Source: Jean-François de Reims, Capucin (m. 1660), Le directeur pacifique des consciences

La différence entre la pensée de jugement, le soupçon et le jugement

Pour commencer par les pensées qui peuvent naître en notre esprit, contre l’estime et la bonne opinion que nous devons avoir de notre prochain, qui s’appellent communément soupçons et jugements téméraires. Je dis qu’il y a grande distinction entre la simple pensée de jugement téméraire, le soupçon téméraire, et le jugement téméraire accepté dans la volonté.

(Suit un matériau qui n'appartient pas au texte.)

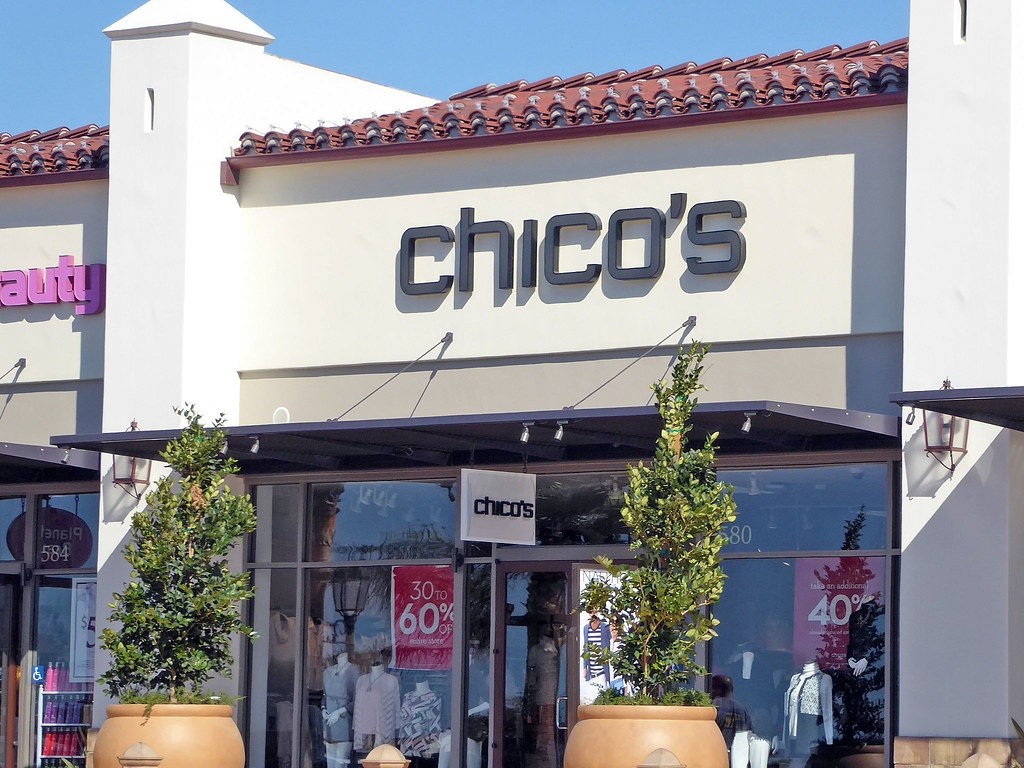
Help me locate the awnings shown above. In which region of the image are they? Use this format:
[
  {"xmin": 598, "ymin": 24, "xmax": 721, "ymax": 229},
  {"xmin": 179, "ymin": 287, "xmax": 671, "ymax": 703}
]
[{"xmin": 51, "ymin": 400, "xmax": 902, "ymax": 478}]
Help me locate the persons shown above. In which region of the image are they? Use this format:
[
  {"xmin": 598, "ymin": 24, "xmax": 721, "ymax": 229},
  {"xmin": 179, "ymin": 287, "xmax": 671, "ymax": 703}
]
[
  {"xmin": 842, "ymin": 594, "xmax": 887, "ymax": 746},
  {"xmin": 398, "ymin": 677, "xmax": 442, "ymax": 768},
  {"xmin": 781, "ymin": 660, "xmax": 834, "ymax": 767},
  {"xmin": 320, "ymin": 652, "xmax": 362, "ymax": 768},
  {"xmin": 727, "ymin": 652, "xmax": 781, "ymax": 767},
  {"xmin": 528, "ymin": 632, "xmax": 557, "ymax": 767},
  {"xmin": 709, "ymin": 675, "xmax": 753, "ymax": 750},
  {"xmin": 351, "ymin": 661, "xmax": 402, "ymax": 768},
  {"xmin": 582, "ymin": 619, "xmax": 612, "ymax": 702}
]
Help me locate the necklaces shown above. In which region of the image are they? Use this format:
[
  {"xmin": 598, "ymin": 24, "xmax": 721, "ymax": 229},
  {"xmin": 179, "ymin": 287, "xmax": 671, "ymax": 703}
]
[
  {"xmin": 366, "ymin": 671, "xmax": 386, "ymax": 692},
  {"xmin": 334, "ymin": 662, "xmax": 351, "ymax": 675}
]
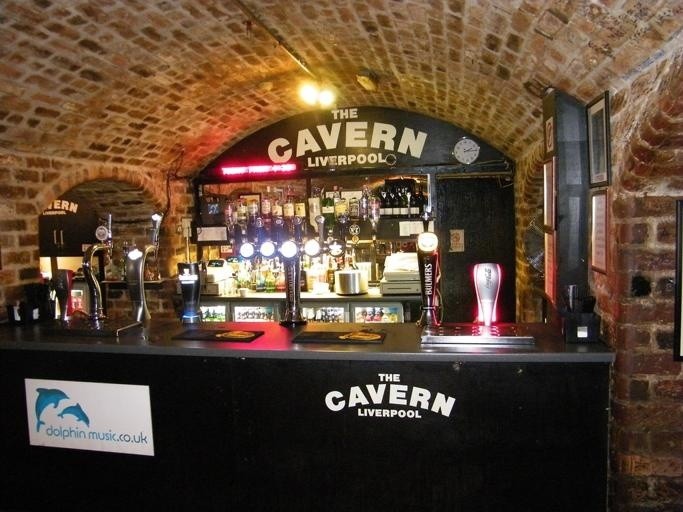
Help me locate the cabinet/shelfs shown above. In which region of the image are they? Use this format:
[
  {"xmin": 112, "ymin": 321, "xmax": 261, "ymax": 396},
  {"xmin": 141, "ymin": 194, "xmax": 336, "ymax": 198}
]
[{"xmin": 191, "ymin": 168, "xmax": 435, "ymax": 303}]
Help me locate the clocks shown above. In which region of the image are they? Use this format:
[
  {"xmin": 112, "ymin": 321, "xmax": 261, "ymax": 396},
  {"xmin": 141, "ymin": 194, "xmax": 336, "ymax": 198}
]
[{"xmin": 452, "ymin": 136, "xmax": 481, "ymax": 165}]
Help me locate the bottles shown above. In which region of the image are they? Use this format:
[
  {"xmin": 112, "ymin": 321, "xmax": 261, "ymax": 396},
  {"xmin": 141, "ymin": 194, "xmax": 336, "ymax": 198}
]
[
  {"xmin": 198, "ymin": 306, "xmax": 398, "ymax": 323},
  {"xmin": 224, "ymin": 183, "xmax": 360, "ymax": 292},
  {"xmin": 360, "ymin": 184, "xmax": 380, "ymax": 221},
  {"xmin": 381, "ymin": 179, "xmax": 427, "ymax": 219}
]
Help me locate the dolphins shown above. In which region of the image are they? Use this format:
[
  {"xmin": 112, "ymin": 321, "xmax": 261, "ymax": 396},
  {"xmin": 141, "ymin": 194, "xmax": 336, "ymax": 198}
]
[
  {"xmin": 56, "ymin": 402, "xmax": 90, "ymax": 429},
  {"xmin": 33, "ymin": 387, "xmax": 70, "ymax": 433}
]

La simple pensée de jugement téméraire, n’est autre que la pensée qui se présente à notre esprit, qui nous incite à juger de l’intention ou de l’action de notre prochain sinistrement sur de faibles conjectures. Cette pensée prise nuement n’est aucunement péché, et peut arriver aux âmes les plus saintes ; c’est pourquoi nous ne devons pas nous inquiéter quand elle se présente contre notre volonté, vu que c’est un sujet de nouveau mérite, si nous la rejetons selon notre possible, quand même elle demeurerait un long-temps.

À ces pensées se rapportent les jugements téméraires qui se forment en l’esprit sans une parfaite advertance, lesquels ne sont jamais péchés mortels. Par exemple, une personne voyant quelqu’un entretenir familièrement une femme, jugera qu’ils auront quelque mauvais dessein, sans s’apercevoir qu’elle fait ce jugement sur de faibles conjectures, ou sans connaître clairement la malice de ce jugement. Ce qui se doit entendre, quand elle y aurait demeuré un long-temps, vu qu’on est toujours excusé de péché mortel, quand la connaissance de la malice n’est pas clairement en l’entendement : ce qui doit mettre en repos les personnes craintives, lesquelles ont souvent du scrupule en tels jugements.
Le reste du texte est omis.